* Selected passage:
— Start —

The Nomination Committee is tasked with drafting proposals for resolution by IGE's Annual General Meeting. The proposals relate to the election of Members of the Board, the Chairman of the Board and fees payable to the Board and its committees. The focus of the Nomination Committee's work is on ensuring that the company's Board of Directors comprises Members who, collectively, possess the knowledge and experience that corresponds to the requirements made of the company's most senior governing body by the shareholders. Information on the way in which shareholders can submit proposals to the Nomination Committee has been published on IGE's website. Full details of the Nomination Committee's proposals will be presented in the Notice convening the Annual General Meeting and in information provided on the company's website.

— End —

* Data entries:
— Start —

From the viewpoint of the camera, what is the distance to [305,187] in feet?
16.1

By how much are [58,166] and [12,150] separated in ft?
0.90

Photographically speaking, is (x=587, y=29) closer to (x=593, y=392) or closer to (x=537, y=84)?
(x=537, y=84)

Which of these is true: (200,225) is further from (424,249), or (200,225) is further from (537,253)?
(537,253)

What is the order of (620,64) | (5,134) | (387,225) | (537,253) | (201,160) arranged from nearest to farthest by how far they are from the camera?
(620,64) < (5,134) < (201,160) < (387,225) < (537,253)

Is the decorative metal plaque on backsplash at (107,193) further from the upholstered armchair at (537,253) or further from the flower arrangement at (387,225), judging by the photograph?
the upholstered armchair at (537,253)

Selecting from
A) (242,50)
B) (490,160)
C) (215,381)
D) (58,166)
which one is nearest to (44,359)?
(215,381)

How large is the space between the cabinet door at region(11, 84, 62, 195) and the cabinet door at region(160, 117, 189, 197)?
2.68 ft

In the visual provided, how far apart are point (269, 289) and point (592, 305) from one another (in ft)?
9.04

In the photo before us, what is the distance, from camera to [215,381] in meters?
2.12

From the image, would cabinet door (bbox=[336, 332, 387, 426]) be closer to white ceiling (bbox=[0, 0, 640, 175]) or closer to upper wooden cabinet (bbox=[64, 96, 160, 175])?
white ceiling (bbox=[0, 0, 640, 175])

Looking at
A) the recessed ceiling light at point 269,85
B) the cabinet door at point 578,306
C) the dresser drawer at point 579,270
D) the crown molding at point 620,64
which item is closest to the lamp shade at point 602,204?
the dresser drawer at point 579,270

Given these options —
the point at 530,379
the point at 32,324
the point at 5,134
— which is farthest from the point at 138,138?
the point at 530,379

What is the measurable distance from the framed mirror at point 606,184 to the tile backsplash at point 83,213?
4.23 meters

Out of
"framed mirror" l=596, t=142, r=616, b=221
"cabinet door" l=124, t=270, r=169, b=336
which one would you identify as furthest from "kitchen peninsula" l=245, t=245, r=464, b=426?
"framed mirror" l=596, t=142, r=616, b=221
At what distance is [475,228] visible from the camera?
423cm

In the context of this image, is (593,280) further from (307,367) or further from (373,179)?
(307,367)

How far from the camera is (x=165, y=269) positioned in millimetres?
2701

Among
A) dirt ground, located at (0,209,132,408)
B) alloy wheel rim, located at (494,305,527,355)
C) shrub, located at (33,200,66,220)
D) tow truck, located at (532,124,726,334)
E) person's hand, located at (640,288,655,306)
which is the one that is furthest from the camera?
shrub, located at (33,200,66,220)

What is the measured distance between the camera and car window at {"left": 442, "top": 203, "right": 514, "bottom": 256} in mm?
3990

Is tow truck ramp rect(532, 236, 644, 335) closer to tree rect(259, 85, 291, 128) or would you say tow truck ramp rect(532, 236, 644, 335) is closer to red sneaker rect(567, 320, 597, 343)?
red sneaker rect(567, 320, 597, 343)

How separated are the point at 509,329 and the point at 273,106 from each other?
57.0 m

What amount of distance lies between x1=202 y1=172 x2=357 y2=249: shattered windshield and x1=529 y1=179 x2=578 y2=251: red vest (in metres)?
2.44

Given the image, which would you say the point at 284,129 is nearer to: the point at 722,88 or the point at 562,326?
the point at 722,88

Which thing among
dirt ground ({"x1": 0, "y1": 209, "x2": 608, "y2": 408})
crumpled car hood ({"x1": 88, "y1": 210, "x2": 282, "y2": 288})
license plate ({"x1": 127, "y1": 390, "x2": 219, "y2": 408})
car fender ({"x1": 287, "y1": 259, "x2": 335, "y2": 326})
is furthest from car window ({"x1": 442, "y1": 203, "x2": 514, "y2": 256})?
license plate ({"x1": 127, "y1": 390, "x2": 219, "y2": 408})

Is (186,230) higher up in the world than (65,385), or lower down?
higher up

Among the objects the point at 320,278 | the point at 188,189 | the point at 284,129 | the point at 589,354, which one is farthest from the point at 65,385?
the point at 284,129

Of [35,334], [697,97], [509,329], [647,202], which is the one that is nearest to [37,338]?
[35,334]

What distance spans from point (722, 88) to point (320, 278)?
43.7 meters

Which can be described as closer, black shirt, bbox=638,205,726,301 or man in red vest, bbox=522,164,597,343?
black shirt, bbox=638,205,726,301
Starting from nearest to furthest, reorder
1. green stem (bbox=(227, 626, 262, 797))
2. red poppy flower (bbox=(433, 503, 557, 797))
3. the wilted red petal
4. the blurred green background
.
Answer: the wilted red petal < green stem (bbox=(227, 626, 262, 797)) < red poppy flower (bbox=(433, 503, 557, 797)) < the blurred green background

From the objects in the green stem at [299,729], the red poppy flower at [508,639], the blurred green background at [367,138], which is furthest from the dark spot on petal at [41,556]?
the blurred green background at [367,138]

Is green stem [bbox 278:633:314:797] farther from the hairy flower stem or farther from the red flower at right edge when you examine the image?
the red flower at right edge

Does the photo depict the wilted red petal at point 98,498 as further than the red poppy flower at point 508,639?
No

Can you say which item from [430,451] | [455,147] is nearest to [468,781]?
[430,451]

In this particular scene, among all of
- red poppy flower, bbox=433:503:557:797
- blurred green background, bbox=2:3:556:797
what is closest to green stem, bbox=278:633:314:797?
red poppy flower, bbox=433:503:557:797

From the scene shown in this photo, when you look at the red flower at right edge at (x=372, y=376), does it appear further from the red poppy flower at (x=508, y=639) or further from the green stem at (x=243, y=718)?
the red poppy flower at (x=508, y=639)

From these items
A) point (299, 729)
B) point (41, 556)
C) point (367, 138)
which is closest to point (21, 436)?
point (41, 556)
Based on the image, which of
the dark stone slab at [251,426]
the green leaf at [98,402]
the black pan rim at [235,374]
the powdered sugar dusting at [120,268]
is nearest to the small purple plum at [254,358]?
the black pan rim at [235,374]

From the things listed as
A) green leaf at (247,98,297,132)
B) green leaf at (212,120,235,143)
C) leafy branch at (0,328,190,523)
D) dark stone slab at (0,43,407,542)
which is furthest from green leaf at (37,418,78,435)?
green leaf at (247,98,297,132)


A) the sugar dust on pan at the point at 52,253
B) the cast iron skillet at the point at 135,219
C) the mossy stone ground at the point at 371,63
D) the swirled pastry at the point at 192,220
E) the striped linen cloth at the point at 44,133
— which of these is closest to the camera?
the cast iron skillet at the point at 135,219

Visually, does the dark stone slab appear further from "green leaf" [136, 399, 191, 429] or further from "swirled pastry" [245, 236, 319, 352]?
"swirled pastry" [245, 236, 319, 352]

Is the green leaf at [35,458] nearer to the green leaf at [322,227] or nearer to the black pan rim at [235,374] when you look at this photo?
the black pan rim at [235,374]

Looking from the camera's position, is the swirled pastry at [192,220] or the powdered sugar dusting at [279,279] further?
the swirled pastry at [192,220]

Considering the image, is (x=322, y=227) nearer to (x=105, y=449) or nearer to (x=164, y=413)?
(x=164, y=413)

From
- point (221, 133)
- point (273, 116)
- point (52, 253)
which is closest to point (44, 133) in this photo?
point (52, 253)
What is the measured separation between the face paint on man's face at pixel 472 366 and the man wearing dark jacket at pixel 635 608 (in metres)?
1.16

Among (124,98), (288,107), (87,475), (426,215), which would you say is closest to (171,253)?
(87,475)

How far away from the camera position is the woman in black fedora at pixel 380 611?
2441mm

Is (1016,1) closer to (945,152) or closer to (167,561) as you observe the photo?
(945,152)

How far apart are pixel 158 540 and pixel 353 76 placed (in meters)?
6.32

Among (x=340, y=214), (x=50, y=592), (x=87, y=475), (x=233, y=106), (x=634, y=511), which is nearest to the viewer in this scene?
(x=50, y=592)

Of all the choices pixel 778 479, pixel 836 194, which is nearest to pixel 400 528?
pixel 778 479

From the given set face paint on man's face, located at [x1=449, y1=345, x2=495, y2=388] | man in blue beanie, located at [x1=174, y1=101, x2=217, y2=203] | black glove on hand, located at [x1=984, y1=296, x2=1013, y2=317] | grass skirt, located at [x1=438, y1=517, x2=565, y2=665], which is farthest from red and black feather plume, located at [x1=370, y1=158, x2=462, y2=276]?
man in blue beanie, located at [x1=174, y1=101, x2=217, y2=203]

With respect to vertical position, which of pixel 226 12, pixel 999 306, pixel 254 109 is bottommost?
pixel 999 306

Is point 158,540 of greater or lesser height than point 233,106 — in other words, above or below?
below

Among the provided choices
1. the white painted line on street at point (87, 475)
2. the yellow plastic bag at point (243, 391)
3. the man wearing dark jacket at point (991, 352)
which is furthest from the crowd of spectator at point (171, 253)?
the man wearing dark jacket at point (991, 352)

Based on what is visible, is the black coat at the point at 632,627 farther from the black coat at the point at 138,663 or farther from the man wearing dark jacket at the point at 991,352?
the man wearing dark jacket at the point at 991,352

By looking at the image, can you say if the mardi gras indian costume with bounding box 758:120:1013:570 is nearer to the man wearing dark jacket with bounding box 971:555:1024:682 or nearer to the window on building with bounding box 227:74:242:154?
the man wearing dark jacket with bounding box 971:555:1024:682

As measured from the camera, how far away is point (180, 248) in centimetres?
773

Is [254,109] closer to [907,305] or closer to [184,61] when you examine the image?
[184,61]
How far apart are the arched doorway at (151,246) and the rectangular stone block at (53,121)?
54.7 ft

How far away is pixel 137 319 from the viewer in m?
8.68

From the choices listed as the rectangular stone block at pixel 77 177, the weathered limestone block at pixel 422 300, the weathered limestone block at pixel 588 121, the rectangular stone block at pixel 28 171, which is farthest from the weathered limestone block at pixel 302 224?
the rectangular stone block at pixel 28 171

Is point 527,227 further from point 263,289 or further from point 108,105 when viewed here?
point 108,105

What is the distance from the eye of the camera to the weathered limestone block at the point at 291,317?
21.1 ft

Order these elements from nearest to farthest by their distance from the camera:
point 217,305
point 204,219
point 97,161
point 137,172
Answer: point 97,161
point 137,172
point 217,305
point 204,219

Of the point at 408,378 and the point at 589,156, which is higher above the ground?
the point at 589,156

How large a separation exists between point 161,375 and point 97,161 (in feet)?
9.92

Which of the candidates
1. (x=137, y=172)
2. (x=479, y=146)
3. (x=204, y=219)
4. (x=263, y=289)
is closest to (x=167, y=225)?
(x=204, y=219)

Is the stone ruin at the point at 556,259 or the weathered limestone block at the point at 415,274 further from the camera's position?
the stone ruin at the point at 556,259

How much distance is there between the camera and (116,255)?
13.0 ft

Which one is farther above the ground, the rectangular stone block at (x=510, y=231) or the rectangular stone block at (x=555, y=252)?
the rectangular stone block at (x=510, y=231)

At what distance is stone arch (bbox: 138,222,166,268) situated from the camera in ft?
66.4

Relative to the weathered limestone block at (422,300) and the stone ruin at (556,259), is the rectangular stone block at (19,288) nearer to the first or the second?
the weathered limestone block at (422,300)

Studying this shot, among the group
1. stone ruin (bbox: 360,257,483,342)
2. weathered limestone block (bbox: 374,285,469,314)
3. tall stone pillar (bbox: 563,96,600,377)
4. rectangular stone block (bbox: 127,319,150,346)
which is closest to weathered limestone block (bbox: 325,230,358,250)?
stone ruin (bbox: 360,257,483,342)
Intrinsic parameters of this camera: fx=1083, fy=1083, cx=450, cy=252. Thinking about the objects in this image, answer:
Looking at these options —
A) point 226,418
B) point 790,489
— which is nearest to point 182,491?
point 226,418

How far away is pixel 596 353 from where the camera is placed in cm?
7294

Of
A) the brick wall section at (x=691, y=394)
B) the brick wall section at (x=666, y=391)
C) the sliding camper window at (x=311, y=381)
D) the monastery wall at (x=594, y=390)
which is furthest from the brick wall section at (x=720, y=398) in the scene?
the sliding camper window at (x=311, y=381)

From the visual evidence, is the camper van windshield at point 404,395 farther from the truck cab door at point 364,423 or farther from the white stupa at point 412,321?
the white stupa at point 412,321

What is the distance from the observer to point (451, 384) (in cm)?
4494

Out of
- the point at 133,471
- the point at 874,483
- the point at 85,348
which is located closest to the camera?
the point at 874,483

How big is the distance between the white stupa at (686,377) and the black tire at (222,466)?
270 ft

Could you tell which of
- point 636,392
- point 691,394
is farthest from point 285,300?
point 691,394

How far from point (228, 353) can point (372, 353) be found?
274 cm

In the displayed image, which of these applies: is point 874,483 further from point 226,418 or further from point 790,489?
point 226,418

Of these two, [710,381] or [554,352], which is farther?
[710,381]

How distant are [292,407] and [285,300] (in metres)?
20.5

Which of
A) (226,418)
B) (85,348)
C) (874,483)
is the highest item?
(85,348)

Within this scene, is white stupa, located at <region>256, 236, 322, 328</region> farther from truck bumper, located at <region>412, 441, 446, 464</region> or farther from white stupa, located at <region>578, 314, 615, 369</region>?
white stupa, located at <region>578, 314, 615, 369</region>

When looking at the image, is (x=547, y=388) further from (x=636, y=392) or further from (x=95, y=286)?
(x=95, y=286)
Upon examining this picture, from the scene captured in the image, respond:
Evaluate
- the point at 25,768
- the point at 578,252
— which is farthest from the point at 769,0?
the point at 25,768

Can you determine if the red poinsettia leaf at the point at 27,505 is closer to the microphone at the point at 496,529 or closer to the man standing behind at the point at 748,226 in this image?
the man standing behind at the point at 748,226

— End —

* Written request 1:
In the nomination committee passage, where has information been published on how shareholders can submit proposals to the Nomination Committee?
* Written request 2:
Please print the stretch of the nomination committee passage from "The Nomination Committee is" through "the company's website.".
* Written request 3:
Translate this sentence from the nomination committee passage into French: "The Nomination Committee is tasked with drafting proposals for resolution by IGE's Annual General Meeting."

* Written response 1:
On IGE's website.

* Written response 2:
The Nomination Committee is tasked with drafting proposals for resolution by IGE's Annual General Meeting. The proposals relate to the election of Members of the Board, the Chairman of the Board and fees payable to the Board and its committees. The focus of the Nomination Committee's work is on ensuring that the company's Board of Directors comprises Members who, collectively, possess the knowledge and experience that corresponds to the requirements made of the company's most senior governing body by the shareholders. Information on the way in which shareholders can submit proposals to the Nomination Committee has been published on IGE's website. Full details of the Nomination Committee's proposals will be presented in the Notice convening the Annual General Meeting and in information provided on the company's website.

* Written response 3:
Le comité de nomination est chargé de rédiger des propositions soumises à la décision de l'assemblée générale annuelle d'IGE.